Collected data entries:
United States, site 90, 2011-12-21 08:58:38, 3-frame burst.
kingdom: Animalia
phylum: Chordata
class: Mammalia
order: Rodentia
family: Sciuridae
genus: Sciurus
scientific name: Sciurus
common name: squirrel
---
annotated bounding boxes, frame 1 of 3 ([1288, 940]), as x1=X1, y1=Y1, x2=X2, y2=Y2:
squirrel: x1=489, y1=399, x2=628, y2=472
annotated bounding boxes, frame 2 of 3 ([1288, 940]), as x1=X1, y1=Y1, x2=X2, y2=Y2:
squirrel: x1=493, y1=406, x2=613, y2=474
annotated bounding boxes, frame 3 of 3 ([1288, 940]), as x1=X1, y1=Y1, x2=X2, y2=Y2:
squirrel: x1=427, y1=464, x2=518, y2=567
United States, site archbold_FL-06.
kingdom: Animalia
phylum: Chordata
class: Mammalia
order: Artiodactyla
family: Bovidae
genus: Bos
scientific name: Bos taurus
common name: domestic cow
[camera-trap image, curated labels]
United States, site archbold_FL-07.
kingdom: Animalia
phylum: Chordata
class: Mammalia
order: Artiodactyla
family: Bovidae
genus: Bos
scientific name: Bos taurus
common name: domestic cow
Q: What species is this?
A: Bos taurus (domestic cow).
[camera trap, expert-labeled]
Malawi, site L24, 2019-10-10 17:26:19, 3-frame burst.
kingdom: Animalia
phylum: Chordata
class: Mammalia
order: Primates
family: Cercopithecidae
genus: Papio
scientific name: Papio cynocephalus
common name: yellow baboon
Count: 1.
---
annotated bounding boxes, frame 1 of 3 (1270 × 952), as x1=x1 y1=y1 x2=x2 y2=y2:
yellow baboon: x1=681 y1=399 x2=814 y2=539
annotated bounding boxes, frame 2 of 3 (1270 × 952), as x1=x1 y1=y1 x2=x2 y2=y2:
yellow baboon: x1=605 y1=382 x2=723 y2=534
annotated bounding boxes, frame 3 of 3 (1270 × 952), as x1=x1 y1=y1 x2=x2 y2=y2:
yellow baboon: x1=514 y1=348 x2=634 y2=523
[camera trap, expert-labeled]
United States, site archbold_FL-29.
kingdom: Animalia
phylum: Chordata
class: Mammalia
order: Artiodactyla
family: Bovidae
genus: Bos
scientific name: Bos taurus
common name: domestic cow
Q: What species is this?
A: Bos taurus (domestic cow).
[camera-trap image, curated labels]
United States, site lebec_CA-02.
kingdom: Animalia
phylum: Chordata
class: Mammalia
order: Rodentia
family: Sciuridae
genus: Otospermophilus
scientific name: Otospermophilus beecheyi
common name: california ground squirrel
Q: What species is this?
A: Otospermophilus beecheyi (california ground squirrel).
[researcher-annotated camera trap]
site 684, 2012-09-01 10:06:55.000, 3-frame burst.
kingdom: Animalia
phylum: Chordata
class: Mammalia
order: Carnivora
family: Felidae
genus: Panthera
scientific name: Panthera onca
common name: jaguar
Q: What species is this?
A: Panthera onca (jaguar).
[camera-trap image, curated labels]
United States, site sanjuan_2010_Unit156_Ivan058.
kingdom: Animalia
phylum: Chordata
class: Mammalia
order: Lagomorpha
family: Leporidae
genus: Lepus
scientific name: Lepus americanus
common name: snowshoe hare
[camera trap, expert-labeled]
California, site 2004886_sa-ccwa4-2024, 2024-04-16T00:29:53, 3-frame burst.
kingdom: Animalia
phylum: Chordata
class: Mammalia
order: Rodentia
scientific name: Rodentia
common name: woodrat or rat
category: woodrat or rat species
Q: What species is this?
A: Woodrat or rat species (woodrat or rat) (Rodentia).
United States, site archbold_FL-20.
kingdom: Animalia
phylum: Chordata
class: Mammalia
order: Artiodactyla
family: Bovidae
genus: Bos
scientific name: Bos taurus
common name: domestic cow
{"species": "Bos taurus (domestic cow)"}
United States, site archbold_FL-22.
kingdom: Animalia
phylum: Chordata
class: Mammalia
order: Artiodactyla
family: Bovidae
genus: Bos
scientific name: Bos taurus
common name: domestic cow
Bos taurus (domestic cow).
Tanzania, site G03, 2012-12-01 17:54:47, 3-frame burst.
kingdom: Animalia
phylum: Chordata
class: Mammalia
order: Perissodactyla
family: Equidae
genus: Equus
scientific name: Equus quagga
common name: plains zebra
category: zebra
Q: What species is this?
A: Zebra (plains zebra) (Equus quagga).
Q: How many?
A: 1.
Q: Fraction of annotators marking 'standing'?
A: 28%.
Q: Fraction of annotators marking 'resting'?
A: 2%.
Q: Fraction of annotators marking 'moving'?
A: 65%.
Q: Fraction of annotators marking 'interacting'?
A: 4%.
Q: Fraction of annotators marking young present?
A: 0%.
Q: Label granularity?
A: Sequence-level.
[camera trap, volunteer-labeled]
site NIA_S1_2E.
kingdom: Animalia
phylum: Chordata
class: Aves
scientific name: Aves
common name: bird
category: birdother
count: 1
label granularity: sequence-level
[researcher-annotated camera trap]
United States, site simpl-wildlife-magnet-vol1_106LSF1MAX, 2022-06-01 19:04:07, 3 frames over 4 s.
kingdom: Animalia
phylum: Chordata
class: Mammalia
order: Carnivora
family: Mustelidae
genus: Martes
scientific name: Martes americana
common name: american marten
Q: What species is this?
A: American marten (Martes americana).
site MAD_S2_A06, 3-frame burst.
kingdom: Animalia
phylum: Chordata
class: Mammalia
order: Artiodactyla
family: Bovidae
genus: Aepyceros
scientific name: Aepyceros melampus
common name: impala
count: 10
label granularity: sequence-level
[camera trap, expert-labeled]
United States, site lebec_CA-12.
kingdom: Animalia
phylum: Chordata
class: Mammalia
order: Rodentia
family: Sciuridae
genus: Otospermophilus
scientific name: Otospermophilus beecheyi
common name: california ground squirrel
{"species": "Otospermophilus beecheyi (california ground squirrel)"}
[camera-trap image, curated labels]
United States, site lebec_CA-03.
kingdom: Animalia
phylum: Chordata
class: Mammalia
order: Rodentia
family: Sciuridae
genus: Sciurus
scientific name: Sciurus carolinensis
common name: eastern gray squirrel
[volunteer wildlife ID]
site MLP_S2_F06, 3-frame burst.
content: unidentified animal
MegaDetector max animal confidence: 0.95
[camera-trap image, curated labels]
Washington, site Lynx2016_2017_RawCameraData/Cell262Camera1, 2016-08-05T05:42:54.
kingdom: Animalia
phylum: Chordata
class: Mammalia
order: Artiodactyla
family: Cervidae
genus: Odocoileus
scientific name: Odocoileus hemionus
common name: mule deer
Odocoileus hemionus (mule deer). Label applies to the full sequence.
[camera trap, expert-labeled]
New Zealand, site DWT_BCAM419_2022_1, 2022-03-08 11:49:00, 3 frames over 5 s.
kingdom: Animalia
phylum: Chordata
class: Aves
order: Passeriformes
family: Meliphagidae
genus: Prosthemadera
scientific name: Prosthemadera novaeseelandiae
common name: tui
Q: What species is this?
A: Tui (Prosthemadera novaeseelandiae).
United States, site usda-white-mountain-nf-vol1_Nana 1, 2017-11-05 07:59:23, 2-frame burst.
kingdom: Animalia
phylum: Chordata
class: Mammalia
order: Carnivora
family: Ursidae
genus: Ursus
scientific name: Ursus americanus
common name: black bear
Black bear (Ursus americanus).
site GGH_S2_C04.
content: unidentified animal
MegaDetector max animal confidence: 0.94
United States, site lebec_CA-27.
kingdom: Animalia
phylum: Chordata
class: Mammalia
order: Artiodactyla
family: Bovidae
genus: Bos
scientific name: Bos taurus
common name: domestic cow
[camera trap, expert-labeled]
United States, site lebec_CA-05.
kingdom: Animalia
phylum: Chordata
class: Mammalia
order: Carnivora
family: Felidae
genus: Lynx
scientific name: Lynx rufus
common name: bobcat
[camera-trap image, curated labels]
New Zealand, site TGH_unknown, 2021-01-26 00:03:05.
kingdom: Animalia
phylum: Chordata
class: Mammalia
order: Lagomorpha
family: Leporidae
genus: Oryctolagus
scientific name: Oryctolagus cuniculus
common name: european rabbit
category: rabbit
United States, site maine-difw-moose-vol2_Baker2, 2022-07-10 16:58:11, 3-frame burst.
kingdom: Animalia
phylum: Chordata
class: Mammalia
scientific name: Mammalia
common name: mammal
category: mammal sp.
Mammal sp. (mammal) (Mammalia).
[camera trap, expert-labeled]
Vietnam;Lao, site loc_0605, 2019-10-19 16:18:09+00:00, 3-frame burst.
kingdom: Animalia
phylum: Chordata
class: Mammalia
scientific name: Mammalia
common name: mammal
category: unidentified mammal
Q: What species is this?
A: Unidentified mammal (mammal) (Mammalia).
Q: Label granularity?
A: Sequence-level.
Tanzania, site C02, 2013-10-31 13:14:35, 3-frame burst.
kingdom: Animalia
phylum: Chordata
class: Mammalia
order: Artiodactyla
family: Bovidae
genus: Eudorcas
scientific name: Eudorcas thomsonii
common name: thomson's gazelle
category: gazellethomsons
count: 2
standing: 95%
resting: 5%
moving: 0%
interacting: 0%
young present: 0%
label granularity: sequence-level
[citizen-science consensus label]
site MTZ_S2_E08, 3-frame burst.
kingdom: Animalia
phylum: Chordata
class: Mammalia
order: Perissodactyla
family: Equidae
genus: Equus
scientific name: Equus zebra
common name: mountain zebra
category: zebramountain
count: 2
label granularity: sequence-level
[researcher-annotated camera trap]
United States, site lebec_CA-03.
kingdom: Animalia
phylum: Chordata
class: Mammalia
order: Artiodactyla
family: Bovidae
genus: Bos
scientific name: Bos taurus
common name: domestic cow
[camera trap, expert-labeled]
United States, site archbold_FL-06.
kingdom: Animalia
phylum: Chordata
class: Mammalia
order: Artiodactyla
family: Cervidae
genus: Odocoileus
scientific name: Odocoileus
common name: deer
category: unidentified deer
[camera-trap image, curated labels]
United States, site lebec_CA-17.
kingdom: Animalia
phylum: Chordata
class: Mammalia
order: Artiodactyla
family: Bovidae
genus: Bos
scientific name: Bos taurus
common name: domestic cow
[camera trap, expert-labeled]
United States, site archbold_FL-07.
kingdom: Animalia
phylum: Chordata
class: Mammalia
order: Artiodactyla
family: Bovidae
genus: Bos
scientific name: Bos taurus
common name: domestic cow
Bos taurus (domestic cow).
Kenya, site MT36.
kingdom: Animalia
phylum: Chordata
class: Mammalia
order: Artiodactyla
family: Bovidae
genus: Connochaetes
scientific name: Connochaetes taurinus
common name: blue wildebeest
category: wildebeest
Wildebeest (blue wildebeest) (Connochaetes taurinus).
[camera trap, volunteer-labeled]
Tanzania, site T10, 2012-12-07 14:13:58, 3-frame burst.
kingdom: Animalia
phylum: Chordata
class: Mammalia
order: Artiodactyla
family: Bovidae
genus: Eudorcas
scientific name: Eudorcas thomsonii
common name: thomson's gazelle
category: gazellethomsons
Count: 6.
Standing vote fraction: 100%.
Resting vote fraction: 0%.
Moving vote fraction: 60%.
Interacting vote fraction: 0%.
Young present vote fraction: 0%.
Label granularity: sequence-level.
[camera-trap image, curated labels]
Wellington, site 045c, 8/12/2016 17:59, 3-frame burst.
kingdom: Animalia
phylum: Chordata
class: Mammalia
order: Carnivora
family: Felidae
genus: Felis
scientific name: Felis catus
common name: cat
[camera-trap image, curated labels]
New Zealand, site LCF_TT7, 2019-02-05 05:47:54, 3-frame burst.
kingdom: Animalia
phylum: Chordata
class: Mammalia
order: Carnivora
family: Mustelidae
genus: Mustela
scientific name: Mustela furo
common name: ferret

Task instructions =>
When the string "marking" appears in a line of the records above, that line is to be copied.

Task output =>
Q: Fraction of annotators marking 'standing'?
Q: Fraction of annotators marking 'resting'?
Q: Fraction of annotators marking 'moving'?
Q: Fraction of annotators marking 'interacting'?
Q: Fraction of annotators marking young present?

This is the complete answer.